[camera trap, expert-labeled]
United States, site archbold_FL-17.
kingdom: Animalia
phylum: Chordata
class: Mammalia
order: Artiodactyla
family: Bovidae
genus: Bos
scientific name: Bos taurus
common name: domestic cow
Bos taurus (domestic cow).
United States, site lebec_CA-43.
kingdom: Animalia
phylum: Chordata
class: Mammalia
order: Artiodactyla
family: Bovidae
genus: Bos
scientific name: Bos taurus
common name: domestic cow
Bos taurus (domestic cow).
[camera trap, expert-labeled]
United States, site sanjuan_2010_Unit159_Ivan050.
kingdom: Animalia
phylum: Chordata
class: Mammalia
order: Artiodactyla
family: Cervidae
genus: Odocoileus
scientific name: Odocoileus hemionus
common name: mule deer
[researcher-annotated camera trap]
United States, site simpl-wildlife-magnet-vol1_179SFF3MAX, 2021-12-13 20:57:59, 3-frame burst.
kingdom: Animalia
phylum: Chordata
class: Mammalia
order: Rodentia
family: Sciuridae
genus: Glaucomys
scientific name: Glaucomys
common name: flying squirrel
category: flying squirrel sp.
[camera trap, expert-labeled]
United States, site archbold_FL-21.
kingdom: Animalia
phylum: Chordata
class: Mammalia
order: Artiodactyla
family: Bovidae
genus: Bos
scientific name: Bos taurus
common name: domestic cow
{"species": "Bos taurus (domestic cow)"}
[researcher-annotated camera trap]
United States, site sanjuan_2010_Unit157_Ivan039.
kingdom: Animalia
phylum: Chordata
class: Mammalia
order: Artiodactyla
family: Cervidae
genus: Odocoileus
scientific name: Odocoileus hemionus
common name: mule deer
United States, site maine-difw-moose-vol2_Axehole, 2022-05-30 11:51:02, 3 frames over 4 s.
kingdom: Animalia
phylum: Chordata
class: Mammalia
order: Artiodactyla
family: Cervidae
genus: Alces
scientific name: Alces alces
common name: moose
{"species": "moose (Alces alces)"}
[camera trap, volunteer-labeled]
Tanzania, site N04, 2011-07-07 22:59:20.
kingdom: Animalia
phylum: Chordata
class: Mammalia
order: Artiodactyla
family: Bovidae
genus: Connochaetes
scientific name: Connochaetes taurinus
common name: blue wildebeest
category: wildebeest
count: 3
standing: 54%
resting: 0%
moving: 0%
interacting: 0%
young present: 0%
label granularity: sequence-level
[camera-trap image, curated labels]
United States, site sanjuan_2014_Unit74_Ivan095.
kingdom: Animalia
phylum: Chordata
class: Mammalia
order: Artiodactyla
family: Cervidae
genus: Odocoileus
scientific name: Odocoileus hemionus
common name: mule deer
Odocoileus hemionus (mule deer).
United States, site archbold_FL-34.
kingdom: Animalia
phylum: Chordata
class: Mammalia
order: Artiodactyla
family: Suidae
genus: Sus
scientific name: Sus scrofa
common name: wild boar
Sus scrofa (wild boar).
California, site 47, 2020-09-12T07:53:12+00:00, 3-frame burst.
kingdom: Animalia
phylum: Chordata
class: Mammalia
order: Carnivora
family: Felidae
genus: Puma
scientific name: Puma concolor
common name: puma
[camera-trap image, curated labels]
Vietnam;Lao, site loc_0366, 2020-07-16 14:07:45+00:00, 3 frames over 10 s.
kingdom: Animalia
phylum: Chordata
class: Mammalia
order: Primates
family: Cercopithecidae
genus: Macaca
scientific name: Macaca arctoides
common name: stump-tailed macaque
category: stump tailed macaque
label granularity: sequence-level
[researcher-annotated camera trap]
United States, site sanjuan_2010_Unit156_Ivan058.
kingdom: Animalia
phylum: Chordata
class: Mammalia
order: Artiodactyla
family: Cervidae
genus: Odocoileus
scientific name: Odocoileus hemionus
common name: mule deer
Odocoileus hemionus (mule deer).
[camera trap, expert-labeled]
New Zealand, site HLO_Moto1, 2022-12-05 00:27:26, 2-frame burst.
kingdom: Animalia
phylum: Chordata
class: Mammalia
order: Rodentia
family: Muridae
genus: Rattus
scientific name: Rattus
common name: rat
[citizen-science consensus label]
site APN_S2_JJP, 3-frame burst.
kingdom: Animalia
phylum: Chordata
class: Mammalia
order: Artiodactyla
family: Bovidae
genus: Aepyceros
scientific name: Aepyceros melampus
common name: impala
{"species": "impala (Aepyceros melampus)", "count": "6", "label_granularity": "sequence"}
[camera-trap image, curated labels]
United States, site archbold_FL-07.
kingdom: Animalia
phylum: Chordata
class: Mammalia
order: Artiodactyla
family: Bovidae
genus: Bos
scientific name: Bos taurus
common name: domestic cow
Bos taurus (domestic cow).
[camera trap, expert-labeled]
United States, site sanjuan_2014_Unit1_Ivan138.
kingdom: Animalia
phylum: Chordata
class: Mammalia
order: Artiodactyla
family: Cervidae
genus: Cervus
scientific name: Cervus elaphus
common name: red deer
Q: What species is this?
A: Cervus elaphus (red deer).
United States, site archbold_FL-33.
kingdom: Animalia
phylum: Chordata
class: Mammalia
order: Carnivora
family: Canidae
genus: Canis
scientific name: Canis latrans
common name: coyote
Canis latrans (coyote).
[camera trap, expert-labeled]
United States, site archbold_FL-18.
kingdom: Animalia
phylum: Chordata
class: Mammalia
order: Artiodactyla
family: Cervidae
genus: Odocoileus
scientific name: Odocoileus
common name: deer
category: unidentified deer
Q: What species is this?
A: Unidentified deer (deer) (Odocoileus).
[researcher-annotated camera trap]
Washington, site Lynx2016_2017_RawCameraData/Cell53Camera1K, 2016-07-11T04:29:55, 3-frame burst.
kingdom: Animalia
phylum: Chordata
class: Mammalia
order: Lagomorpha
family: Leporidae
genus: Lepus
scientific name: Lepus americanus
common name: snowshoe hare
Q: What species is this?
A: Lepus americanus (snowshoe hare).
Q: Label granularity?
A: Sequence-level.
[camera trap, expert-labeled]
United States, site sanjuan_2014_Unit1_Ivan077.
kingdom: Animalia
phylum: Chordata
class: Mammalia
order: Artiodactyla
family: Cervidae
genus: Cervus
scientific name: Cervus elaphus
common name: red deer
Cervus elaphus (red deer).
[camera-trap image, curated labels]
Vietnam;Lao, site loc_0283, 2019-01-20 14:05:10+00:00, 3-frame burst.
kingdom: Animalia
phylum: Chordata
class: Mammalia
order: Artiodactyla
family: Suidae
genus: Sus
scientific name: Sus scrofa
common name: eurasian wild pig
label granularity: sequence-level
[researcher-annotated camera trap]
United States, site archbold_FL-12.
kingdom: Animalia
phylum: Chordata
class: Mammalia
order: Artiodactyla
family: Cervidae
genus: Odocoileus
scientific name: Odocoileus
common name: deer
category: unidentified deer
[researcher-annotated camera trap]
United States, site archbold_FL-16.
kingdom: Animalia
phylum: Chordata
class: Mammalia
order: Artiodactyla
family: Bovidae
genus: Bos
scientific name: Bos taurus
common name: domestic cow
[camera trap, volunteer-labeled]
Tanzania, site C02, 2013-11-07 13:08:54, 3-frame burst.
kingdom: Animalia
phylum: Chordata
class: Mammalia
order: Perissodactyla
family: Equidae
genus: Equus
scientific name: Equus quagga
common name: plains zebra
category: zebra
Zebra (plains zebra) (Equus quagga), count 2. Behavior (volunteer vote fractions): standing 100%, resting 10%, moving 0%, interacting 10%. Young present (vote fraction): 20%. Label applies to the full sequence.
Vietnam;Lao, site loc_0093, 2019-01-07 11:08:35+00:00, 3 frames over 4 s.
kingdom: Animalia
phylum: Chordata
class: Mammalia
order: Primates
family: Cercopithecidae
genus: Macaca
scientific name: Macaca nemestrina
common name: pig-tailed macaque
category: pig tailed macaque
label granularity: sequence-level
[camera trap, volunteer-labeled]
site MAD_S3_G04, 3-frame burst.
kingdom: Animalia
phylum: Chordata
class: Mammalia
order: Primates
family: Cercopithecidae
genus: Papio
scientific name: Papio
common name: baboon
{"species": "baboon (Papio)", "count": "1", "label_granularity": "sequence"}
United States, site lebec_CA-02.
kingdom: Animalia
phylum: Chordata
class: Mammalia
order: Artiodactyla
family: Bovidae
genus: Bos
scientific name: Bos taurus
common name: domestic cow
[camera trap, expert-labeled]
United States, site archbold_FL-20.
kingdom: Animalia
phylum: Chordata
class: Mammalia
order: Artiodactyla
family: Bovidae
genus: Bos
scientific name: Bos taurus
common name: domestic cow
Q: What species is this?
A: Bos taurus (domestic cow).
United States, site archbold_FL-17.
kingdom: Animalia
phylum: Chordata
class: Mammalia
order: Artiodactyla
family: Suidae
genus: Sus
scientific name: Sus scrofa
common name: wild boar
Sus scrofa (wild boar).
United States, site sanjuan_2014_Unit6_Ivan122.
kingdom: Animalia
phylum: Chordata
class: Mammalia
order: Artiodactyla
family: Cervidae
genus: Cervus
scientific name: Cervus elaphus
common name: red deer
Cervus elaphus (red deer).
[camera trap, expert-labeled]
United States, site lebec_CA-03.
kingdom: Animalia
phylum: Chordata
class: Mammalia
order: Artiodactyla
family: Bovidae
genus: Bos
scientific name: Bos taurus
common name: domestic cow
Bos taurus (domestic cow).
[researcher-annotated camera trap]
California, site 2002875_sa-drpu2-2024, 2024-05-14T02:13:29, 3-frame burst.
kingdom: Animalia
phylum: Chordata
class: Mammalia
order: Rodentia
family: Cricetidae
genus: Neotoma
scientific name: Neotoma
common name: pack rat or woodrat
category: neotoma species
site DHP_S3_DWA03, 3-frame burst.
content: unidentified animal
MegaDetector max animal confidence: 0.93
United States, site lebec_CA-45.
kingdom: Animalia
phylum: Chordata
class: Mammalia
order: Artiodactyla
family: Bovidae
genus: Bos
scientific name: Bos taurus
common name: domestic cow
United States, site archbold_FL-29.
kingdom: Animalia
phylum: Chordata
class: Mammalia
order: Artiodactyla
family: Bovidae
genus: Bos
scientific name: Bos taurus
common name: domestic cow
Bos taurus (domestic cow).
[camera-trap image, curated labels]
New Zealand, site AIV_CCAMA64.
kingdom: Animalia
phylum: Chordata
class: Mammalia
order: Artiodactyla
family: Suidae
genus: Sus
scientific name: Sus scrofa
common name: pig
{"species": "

○ ○ ○ ○ ○ ○ ○

__TASK DETAILS__.
All lines in the data that contain the word "over" should be copied.

__EXERCISE RESPONSE__.
United States, site maine-difw-moose-vol2_Axehole, 2022-05-30 11:51:02, 3 frames over 4 s.
Vietnam;Lao, site loc_0366, 2020-07-16 14:07:45+00:00, 3 frames over 10 s.
Vietnam;Lao, site loc_0093, 2019-01-07 11:08:35+00:00, 3 frames over 4 s.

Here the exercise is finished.